## WRITTEN TASK
List every line in the records below that contains the string "items". Treat uppercase and lowercase letters as distinct.

## INFORMATION SHOWN
###

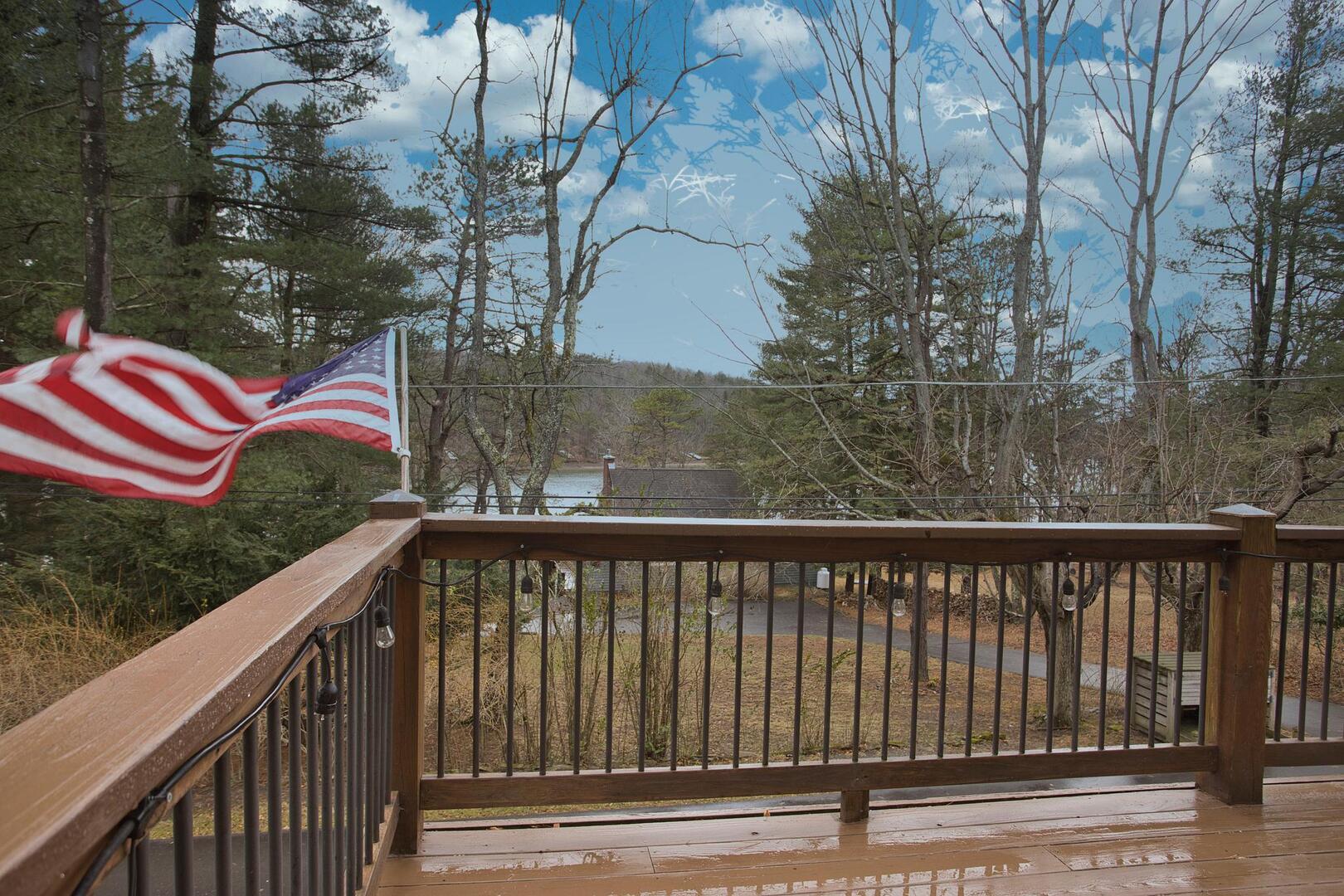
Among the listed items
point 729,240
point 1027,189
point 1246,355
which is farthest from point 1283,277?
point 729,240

###

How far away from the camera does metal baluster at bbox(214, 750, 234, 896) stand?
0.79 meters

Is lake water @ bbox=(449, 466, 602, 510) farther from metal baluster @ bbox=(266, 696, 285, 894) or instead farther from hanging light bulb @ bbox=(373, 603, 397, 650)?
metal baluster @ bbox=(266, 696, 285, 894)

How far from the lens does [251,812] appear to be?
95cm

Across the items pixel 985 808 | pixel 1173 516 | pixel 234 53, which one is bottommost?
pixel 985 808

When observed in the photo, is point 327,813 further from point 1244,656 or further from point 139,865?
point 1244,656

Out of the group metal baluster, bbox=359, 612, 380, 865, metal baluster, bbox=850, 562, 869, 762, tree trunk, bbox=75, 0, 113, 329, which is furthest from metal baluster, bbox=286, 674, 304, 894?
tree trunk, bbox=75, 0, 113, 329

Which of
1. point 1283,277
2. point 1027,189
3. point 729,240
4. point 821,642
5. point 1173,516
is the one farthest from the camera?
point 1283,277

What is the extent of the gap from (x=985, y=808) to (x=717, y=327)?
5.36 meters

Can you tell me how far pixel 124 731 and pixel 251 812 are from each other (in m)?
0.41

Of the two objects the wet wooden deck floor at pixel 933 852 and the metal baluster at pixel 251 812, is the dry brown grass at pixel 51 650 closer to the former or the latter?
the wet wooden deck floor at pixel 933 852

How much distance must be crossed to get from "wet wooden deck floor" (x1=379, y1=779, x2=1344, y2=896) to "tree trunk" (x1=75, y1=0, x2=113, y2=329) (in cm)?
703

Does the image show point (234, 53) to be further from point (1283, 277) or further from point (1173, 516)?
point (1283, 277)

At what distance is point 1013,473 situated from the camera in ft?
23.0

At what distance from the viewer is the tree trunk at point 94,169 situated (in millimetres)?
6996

###

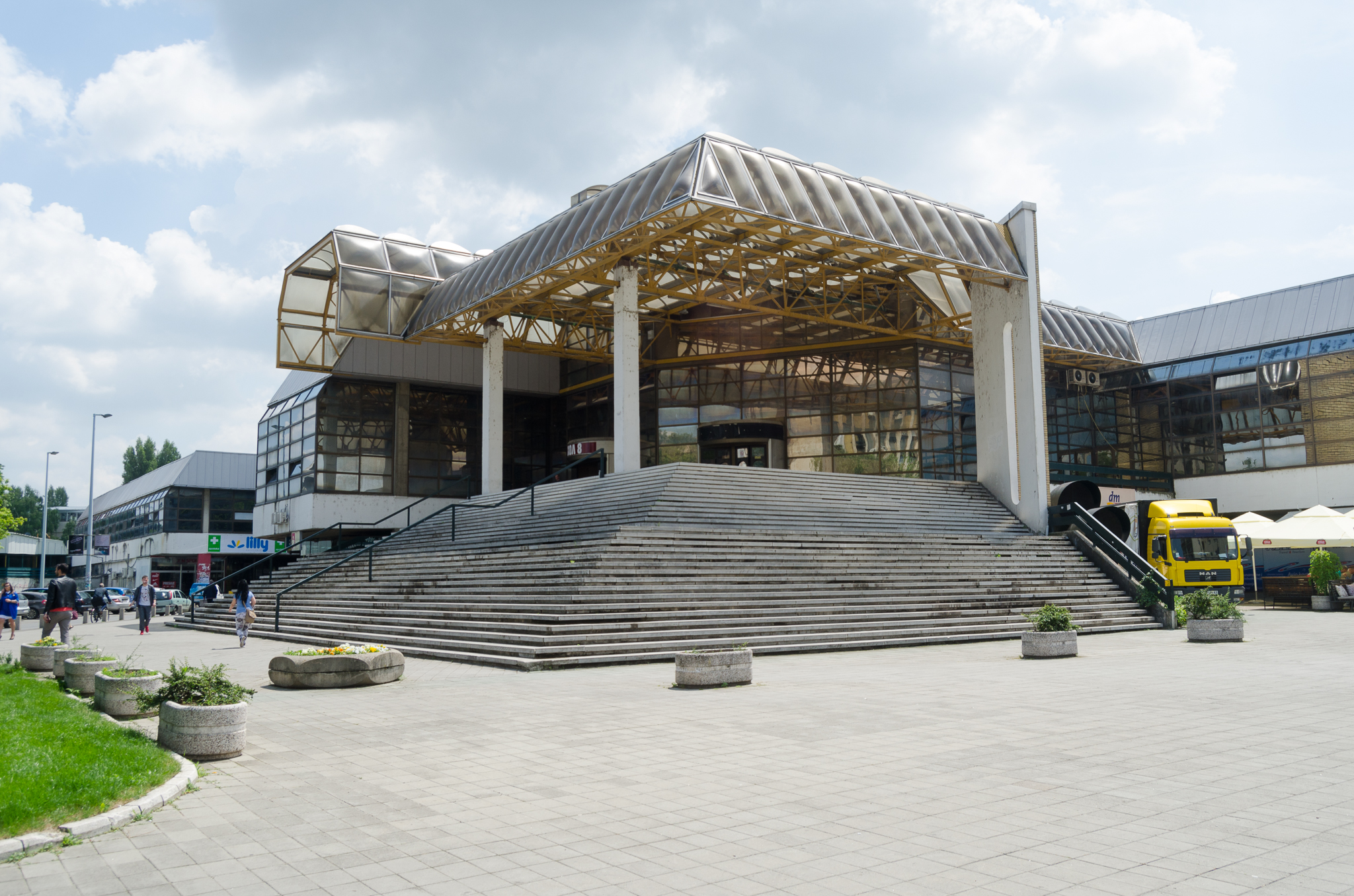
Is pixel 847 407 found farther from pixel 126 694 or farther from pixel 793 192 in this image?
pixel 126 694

###

## IN RESPONSE
Among the listed items
Across the items pixel 985 808 | pixel 1173 516 | pixel 234 53, which one is bottommost?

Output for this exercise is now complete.